TASK GOAL:
Lines that contain "collab": how many are there in the listing below? Answer with a number and nothing more.

EXTRACTED INFORMATION:
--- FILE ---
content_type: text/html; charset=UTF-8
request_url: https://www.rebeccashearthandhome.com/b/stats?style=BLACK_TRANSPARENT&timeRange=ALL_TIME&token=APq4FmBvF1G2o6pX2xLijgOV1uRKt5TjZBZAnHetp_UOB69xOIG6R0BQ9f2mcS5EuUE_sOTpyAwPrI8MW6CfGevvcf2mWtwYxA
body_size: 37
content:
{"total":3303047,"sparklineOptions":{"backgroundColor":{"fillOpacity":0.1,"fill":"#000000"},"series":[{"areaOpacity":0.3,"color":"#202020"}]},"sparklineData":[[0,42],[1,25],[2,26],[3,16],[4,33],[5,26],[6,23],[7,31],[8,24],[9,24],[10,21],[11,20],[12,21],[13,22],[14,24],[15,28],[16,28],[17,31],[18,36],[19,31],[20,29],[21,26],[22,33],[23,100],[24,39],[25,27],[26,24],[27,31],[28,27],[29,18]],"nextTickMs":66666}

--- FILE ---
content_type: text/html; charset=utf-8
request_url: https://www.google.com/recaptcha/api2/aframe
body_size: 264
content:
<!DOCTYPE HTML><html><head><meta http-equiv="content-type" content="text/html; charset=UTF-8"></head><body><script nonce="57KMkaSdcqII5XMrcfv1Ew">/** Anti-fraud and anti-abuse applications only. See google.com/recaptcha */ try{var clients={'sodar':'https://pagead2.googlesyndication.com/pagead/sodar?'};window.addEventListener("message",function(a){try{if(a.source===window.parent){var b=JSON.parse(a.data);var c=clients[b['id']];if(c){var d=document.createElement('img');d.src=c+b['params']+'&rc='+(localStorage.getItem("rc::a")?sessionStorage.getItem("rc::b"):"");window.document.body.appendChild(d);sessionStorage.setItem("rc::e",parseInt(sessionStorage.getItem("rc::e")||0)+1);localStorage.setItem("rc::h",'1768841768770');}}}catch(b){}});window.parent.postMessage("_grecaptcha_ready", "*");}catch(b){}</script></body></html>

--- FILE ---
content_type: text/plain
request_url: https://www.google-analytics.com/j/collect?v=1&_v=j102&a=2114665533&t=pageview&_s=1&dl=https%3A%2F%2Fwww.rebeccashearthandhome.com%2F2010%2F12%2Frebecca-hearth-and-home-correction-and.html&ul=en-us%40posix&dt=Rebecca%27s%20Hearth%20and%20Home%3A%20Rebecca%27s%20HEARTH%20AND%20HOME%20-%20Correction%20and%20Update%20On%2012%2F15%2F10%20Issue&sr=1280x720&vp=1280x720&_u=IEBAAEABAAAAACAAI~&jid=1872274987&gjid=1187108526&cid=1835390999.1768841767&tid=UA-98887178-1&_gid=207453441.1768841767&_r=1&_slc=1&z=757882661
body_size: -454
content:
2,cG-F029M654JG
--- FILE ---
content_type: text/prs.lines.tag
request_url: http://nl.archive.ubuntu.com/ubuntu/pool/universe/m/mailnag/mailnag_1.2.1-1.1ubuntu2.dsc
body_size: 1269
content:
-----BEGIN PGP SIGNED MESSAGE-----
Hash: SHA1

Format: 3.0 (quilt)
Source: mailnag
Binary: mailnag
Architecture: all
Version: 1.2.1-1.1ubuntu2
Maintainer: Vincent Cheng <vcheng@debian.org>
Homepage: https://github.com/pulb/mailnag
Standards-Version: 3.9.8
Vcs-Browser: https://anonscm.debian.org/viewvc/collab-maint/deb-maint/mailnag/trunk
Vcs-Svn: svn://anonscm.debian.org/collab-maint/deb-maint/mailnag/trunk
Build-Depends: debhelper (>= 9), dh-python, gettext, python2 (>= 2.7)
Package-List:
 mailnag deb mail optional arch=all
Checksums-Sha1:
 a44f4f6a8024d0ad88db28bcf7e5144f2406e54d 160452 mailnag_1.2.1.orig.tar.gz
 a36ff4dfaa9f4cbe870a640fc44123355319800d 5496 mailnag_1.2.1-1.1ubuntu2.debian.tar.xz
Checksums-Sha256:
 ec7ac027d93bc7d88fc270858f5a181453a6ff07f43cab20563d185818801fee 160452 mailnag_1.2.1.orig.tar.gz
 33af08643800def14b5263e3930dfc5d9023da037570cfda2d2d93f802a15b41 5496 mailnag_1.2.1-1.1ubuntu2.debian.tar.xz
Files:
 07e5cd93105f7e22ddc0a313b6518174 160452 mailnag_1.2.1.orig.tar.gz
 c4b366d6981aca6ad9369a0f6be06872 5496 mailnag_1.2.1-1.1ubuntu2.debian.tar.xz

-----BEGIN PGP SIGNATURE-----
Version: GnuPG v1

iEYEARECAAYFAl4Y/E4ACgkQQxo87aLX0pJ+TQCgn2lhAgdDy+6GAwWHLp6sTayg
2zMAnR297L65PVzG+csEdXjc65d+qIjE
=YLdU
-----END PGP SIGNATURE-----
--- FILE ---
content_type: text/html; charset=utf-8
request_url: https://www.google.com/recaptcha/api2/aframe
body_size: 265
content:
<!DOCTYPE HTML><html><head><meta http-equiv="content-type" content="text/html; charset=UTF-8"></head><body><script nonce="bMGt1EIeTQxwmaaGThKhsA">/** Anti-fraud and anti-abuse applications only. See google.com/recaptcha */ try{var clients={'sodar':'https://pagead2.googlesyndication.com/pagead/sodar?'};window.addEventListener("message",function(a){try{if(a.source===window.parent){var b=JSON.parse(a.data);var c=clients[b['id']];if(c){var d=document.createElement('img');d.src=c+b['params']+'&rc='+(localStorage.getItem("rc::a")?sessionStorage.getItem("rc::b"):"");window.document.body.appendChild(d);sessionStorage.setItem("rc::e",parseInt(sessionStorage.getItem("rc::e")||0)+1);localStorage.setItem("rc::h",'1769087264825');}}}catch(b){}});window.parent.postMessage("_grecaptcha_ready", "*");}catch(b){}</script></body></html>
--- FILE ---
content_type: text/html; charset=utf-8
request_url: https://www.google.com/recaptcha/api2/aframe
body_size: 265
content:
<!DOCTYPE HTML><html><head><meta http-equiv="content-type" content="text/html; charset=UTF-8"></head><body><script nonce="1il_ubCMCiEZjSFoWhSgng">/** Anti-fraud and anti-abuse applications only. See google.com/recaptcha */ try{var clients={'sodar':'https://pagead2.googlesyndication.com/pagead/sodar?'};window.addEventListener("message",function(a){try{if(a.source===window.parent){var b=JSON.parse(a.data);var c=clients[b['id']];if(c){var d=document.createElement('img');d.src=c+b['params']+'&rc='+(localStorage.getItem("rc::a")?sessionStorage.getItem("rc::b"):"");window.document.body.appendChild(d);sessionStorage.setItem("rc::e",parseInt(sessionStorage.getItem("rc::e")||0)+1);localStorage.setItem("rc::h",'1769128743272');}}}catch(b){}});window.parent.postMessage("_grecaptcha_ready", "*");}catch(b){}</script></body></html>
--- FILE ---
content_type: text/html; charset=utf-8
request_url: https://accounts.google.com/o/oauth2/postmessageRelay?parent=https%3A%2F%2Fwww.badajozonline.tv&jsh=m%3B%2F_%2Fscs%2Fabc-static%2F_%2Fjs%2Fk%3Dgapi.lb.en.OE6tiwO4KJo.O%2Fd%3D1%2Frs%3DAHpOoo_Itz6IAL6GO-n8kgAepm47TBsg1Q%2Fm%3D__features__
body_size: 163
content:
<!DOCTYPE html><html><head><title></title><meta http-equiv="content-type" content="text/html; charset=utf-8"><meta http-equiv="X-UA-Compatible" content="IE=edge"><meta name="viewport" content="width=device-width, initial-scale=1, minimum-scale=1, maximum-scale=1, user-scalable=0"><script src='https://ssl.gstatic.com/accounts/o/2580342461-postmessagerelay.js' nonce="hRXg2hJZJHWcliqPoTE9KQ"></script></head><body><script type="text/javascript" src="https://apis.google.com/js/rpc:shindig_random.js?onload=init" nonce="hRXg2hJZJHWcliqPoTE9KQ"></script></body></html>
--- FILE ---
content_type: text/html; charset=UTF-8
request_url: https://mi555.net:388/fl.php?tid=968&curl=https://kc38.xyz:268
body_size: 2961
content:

WRITTEN REPLY:
2